== Segment start ==

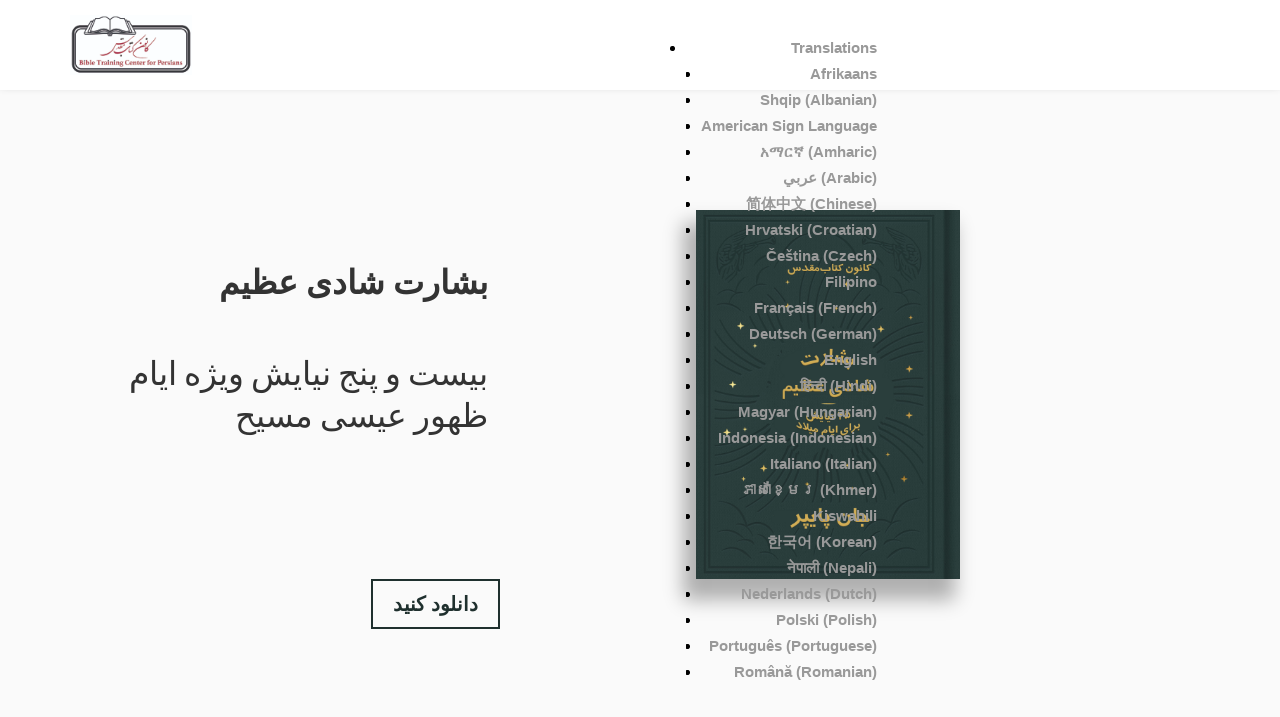

--- FILE ---
content_type: text/css
request_url: https://goodnewsofgreatjoy.com/wp-content/et-cache/1393/et-divi-dynamic-1393-late.css?ver=1747569633
body_size: 160
content:
@font-face{font-family:FontAwesome;font-style:normal;font-weight:400;font-display:block;src:url(//goodnewsofgreatjoy.com/wp-content/themes/Divi/core/admin/fonts/fontawesome/fa-regular-400.eot);src:url(//goodnewsofgreatjoy.com/wp-content/themes/Divi/core/admin/fonts/fontawesome/fa-regular-400.eot?#iefix) format("embedded-opentype"),url(//goodnewsofgreatjoy.com/wp-content/themes/Divi/core/admin/fonts/fontawesome/fa-regular-400.woff2) format("woff2"),url(//goodnewsofgreatjoy.com/wp-content/themes/Divi/core/admin/fonts/fontawesome/fa-regular-400.woff) format("woff"),url(//goodnewsofgreatjoy.com/wp-content/themes/Divi/core/admin/fonts/fontawesome/fa-regular-400.ttf) format("truetype"),url(//goodnewsofgreatjoy.com/wp-content/themes/Divi/core/admin/fonts/fontawesome/fa-regular-400.svg#fontawesome) format("svg")}@font-face{font-family:FontAwesome;font-style:normal;font-weight:900;font-display:block;src:url(//goodnewsofgreatjoy.com/wp-content/themes/Divi/core/admin/fonts/fontawesome/fa-solid-900.eot);src:url(//goodnewsofgreatjoy.com/wp-content/themes/Divi/core/admin/fonts/fontawesome/fa-solid-900.eot?#iefix) format("embedded-opentype"),url(//goodnewsofgreatjoy.com/wp-content/themes/Divi/core/admin/fonts/fontawesome/fa-solid-900.woff2) format("woff2"),url(//goodnewsofgreatjoy.com/wp-content/themes/Divi/core/admin/fonts/fontawesome/fa-solid-900.woff) format("woff"),url(//goodnewsofgreatjoy.com/wp-content/themes/Divi/core/admin/fonts/fontawesome/fa-solid-900.ttf) format("truetype"),url(//goodnewsofgreatjoy.com/wp-content/themes/Divi/core/admin/fonts/fontawesome/fa-solid-900.svg#fontawesome) format("svg")}@font-face{font-family:FontAwesome;font-style:normal;font-weight:400;font-display:block;src:url(//goodnewsofgreatjoy.com/wp-content/themes/Divi/core/admin/fonts/fontawesome/fa-brands-400.eot);src:url(//goodnewsofgreatjoy.com/wp-content/themes/Divi/core/admin/fonts/fontawesome/fa-brands-400.eot?#iefix) format("embedded-opentype"),url(//goodnewsofgreatjoy.com/wp-content/themes/Divi/core/admin/fonts/fontawesome/fa-brands-400.woff2) format("woff2"),url(//goodnewsofgreatjoy.com/wp-content/themes/Divi/core/admin/fonts/fontawesome/fa-brands-400.woff) format("woff"),url(//goodnewsofgreatjoy.com/wp-content/themes/Divi/core/admin/fonts/fontawesome/fa-brands-400.ttf) format("truetype"),url(//goodnewsofgreatjoy.com/wp-content/themes/Divi/core/admin/fonts/fontawesome/fa-brands-400.svg#fontawesome) format("svg")}

--- FILE ---
content_type: text/css
request_url: https://goodnewsofgreatjoy.com/wp-content/plugins/divi-language-switch/styles/style.min.css?ver=1.0.0
body_size: 148
content:
.dls_language_switch{padding-right:0;padding-bottom:0;position:relative;padding-left:0;margin:15px 0 15px auto!important;background-size:cover;background-position:50%;background-repeat:no-repeat;display:block;font-family:Montserrat,Helvetica,Arial,Lucida,sans-serif;font-weight:600;font-size:15px;color:#000!important;text-align:right}.dls_language_switch .et_pb_module_inner{display:-ms-flexbox;display:flex;-ms-flex-align:stretch;align-items:stretch}.dls_language_switch .sub-menu{max-height:calc(100vh - 100px);overflow-y:auto}

--- FILE ---
content_type: text/css
request_url: https://goodnewsofgreatjoy.com/wp-content/et-cache/1393/et-divi-dynamic-1393-late.css
body_size: 160
content:
@font-face{font-family:FontAwesome;font-style:normal;font-weight:400;font-display:block;src:url(//goodnewsofgreatjoy.com/wp-content/themes/Divi/core/admin/fonts/fontawesome/fa-regular-400.eot);src:url(//goodnewsofgreatjoy.com/wp-content/themes/Divi/core/admin/fonts/fontawesome/fa-regular-400.eot?#iefix) format("embedded-opentype"),url(//goodnewsofgreatjoy.com/wp-content/themes/Divi/core/admin/fonts/fontawesome/fa-regular-400.woff2) format("woff2"),url(//goodnewsofgreatjoy.com/wp-content/themes/Divi/core/admin/fonts/fontawesome/fa-regular-400.woff) format("woff"),url(//goodnewsofgreatjoy.com/wp-content/themes/Divi/core/admin/fonts/fontawesome/fa-regular-400.ttf) format("truetype"),url(//goodnewsofgreatjoy.com/wp-content/themes/Divi/core/admin/fonts/fontawesome/fa-regular-400.svg#fontawesome) format("svg")}@font-face{font-family:FontAwesome;font-style:normal;font-weight:900;font-display:block;src:url(//goodnewsofgreatjoy.com/wp-content/themes/Divi/core/admin/fonts/fontawesome/fa-solid-900.eot);src:url(//goodnewsofgreatjoy.com/wp-content/themes/Divi/core/admin/fonts/fontawesome/fa-solid-900.eot?#iefix) format("embedded-opentype"),url(//goodnewsofgreatjoy.com/wp-content/themes/Divi/core/admin/fonts/fontawesome/fa-solid-900.woff2) format("woff2"),url(//goodnewsofgreatjoy.com/wp-content/themes/Divi/core/admin/fonts/fontawesome/fa-solid-900.woff) format("woff"),url(//goodnewsofgreatjoy.com/wp-content/themes/Divi/core/admin/fonts/fontawesome/fa-solid-900.ttf) format("truetype"),url(//goodnewsofgreatjoy.com/wp-content/themes/Divi/core/admin/fonts/fontawesome/fa-solid-900.svg#fontawesome) format("svg")}@font-face{font-family:FontAwesome;font-style:normal;font-weight:400;font-display:block;src:url(//goodnewsofgreatjoy.com/wp-content/themes/Divi/core/admin/fonts/fontawesome/fa-brands-400.eot);src:url(//goodnewsofgreatjoy.com/wp-content/themes/Divi/core/admin/fonts/fontawesome/fa-brands-400.eot?#iefix) format("embedded-opentype"),url(//goodnewsofgreatjoy.com/wp-content/themes/Divi/core/admin/fonts/fontawesome/fa-brands-400.woff2) format("woff2"),url(//goodnewsofgreatjoy.com/wp-content/themes/Divi/core/admin/fonts/fontawesome/fa-brands-400.woff) format("woff"),url(//goodnewsofgreatjoy.com/wp-content/themes/Divi/core/admin/fonts/fontawesome/fa-brands-400.ttf) format("truetype"),url(//goodnewsofgreatjoy.com/wp-content/themes/Divi/core/admin/fonts/fontawesome/fa-brands-400.svg#fontawesome) format("svg")}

== Segment end ==

What the task requires:
Set down the data above word for word, leaving every picture out.

Answer space:
--- FILE ---
content_type: text/css
request_url: https://goodnewsofgreatjoy.com/wp-content/et-cache/1393/et-divi-dynamic-1393-late.css?ver=1747569633
body_size: 160
content:
@font-face{font-family:FontAwesome;font-style:normal;font-weight:400;font-display:block;src:url(//goodnewsofgreatjoy.com/wp-content/themes/Divi/core/admin/fonts/fontawesome/fa-regular-400.eot);src:url(//goodnewsofgreatjoy.com/wp-content/themes/Divi/core/admin/fonts/fontawesome/fa-regular-400.eot?#iefix) format("embedded-opentype"),url(//goodnewsofgreatjoy.com/wp-content/themes/Divi/core/admin/fonts/fontawesome/fa-regular-400.woff2) format("woff2"),url(//goodnewsofgreatjoy.com/wp-content/themes/Divi/core/admin/fonts/fontawesome/fa-regular-400.woff) format("woff"),url(//goodnewsofgreatjoy.com/wp-content/themes/Divi/core/admin/fonts/fontawesome/fa-regular-400.ttf) format("truetype"),url(//goodnewsofgreatjoy.com/wp-content/themes/Divi/core/admin/fonts/fontawesome/fa-regular-400.svg#fontawesome) format("svg")}@font-face{font-family:FontAwesome;font-style:normal;font-weight:900;font-display:block;src:url(//goodnewsofgreatjoy.com/wp-content/themes/Divi/core/admin/fonts/fontawesome/fa-solid-900.eot);src:url(//goodnewsofgreatjoy.com/wp-content/themes/Divi/core/admin/fonts/fontawesome/fa-solid-900.eot?#iefix) format("embedded-opentype"),url(//goodnewsofgreatjoy.com/wp-content/themes/Divi/core/admin/fonts/fontawesome/fa-solid-900.woff2) format("woff2"),url(//goodnewsofgreatjoy.com/wp-content/themes/Divi/core/admin/fonts/fontawesome/fa-solid-900.woff) format("woff"),url(//goodnewsofgreatjoy.com/wp-content/themes/Divi/core/admin/fonts/fontawesome/fa-solid-900.ttf) format("truetype"),url(//goodnewsofgreatjoy.com/wp-content/themes/Divi/core/admin/fonts/fontawesome/fa-solid-900.svg#fontawesome) format("svg")}@font-face{font-family:FontAwesome;font-style:normal;font-weight:400;font-display:block;src:url(//goodnewsofgreatjoy.com/wp-content/themes/Divi/core/admin/fonts/fontawesome/fa-brands-400.eot);src:url(//goodnewsofgreatjoy.com/wp-content/themes/Divi/core/admin/fonts/fontawesome/fa-brands-400.eot?#iefix) format("embedded-opentype"),url(//goodnewsofgreatjoy.com/wp-content/themes/Divi/core/admin/fonts/fontawesome/fa-brands-400.woff2) format("woff2"),url(//goodnewsofgreatjoy.com/wp-content/themes/Divi/core/admin/fonts/fontawesome/fa-brands-400.woff) format("woff"),url(//goodnewsofgreatjoy.com/wp-content/themes/Divi/core/admin/fonts/fontawesome/fa-brands-400.ttf) format("truetype"),url(//goodnewsofgreatjoy.com/wp-content/themes/Divi/core/admin/fonts/fontawesome/fa-brands-400.svg#fontawesome) format("svg")}

--- FILE ---
content_type: text/css
request_url: https://goodnewsofgreatjoy.com/wp-content/plugins/divi-language-switch/styles/style.min.css?ver=1.0.0
body_size: 148
content:
.dls_language_switch{padding-right:0;padding-bottom:0;position:relative;padding-left:0;margin:15px 0 15px auto!important;background-size:cover;background-position:50%;background-repeat:no-repeat;display:block;font-family:Montserrat,Helvetica,Arial,Lucida,sans-serif;font-weight:600;font-size:15px;color:#000!important;text-align:right}.dls_language_switch .et_pb_module_inner{display:-ms-flexbox;display:flex;-ms-flex-align:stretch;align-items:stretch}.dls_language_switch .sub-menu{max-height:calc(100vh - 100px);overflow-y:auto}

--- FILE ---
content_type: text/css
request_url: https://goodnewsofgreatjoy.com/wp-content/et-cache/1393/et-divi-dynamic-1393-late.css
body_size: 160
content:
@font-face{font-family:FontAwesome;font-style:normal;font-weight:400;font-display:block;src:url(//goodnewsofgreatjoy.com/wp-content/themes/Divi/core/admin/fonts/fontawesome/fa-regular-400.eot);src:url(//goodnewsofgreatjoy.com/wp-content/themes/Divi/core/admin/fonts/fontawesome/fa-regular-400.eot?#iefix) format("embedded-opentype"),url(//goodnewsofgreatjoy.com/wp-content/themes/Divi/core/admin/fonts/fontawesome/fa-regular-400.woff2) format("woff2"),url(//goodnewsofgreatjoy.com/wp-content/themes/Divi/core/admin/fonts/fontawesome/fa-regular-400.woff) format("woff"),url(//goodnewsofgreatjoy.com/wp-content/themes/Divi/core/admin/fonts/fontawesome/fa-regular-400.ttf) format("truetype"),url(//goodnewsofgreatjoy.com/wp-content/themes/Divi/core/admin/fonts/fontawesome/fa-regular-400.svg#fontawesome) format("svg")}@font-face{font-family:FontAwesome;font-style:normal;font-weight:900;font-display:block;src:url(//goodnewsofgreatjoy.com/wp-content/themes/Divi/core/admin/fonts/fontawesome/fa-solid-900.eot);src:url(//goodnewsofgreatjoy.com/wp-content/themes/Divi/core/admin/fonts/fontawesome/fa-solid-900.eot?#iefix) format("embedded-opentype"),url(//goodnewsofgreatjoy.com/wp-content/themes/Divi/core/admin/fonts/fontawesome/fa-solid-900.woff2) format("woff2"),url(//goodnewsofgreatjoy.com/wp-content/themes/Divi/core/admin/fonts/fontawesome/fa-solid-900.woff) format("woff"),url(//goodnewsofgreatjoy.com/wp-content/themes/Divi/core/admin/fonts/fontawesome/fa-solid-900.ttf) format("truetype"),url(//goodnewsofgreatjoy.com/wp-content/themes/Divi/core/admin/fonts/fontawesome/fa-solid-900.svg#fontawesome) format("svg")}@font-face{font-family:FontAwesome;font-style:normal;font-weight:400;font-display:block;src:url(//goodnewsofgreatjoy.com/wp-content/themes/Divi/core/admin/fonts/fontawesome/fa-brands-400.eot);src:url(//goodnewsofgreatjoy.com/wp-content/themes/Divi/core/admin/fonts/fontawesome/fa-brands-400.eot?#iefix) format("embedded-opentype"),url(//goodnewsofgreatjoy.com/wp-content/themes/Divi/core/admin/fonts/fontawesome/fa-brands-400.woff2) format("woff2"),url(//goodnewsofgreatjoy.com/wp-content/themes/Divi/core/admin/fonts/fontawesome/fa-brands-400.woff) format("woff"),url(//goodnewsofgreatjoy.com/wp-content/themes/Divi/core/admin/fonts/fontawesome/fa-brands-400.ttf) format("truetype"),url(//goodnewsofgreatjoy.com/wp-content/themes/Divi/core/admin/fonts/fontawesome/fa-brands-400.svg#fontawesome) format("svg")}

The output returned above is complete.